▸ **What the exercise asks**:
Only one stretch of the data below is wanted: the lines starting at the one with "batterie 207 hdi comment" and ending at the one with "Image for Leviathan (The Executioner #276)", both included, given again exactly.

# # # # #

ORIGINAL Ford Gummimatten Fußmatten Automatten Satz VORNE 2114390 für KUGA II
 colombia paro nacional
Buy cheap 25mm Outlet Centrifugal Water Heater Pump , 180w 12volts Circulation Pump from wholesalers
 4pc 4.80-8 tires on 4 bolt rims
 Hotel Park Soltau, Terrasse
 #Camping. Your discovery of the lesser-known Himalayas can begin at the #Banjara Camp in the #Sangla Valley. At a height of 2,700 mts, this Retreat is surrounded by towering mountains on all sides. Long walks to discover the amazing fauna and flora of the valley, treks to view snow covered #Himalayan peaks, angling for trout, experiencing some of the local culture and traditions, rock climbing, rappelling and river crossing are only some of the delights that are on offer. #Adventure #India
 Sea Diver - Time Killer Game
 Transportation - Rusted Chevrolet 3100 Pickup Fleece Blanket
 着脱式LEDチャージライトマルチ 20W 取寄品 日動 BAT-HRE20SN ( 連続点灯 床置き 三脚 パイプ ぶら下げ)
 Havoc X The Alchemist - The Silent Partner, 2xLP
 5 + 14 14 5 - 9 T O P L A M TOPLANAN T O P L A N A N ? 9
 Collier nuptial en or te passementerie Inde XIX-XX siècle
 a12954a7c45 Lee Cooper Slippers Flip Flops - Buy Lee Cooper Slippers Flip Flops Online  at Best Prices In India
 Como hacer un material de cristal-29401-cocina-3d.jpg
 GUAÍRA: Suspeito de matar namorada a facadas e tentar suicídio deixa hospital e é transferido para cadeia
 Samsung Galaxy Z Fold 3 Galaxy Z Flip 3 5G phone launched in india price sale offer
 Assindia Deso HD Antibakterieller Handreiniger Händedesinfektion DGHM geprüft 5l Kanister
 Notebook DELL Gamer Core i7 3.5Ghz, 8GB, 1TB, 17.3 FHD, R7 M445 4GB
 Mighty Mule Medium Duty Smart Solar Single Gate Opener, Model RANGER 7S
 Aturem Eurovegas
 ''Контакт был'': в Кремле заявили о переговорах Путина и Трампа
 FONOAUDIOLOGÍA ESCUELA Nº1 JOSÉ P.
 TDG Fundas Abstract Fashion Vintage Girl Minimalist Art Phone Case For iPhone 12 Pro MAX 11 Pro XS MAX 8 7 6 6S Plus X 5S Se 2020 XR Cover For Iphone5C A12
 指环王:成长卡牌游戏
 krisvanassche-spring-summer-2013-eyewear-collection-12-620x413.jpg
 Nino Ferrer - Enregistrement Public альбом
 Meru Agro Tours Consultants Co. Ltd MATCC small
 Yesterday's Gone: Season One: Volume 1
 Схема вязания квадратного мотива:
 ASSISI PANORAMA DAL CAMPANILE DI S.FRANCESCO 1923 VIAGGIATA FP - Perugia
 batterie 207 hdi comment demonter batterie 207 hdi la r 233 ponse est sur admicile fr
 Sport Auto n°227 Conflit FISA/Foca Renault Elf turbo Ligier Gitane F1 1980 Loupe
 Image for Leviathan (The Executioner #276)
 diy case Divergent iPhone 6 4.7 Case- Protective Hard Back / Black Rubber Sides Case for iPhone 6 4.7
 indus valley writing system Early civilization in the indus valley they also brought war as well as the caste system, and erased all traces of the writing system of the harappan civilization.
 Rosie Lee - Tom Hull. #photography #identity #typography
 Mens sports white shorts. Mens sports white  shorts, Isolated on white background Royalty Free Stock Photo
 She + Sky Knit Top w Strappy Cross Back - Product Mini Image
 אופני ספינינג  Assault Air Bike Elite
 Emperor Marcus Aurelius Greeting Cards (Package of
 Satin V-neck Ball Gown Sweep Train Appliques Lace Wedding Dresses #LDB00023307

# # # # #

▸ **Response below**:
 batterie 207 hdi comment demonter batterie 207 hdi la r 233 ponse est sur admicile fr
 Sport Auto n°227 Conflit FISA/Foca Renault Elf turbo Ligier Gitane F1 1980 Loupe
 Image for Leviathan (The Executioner #276)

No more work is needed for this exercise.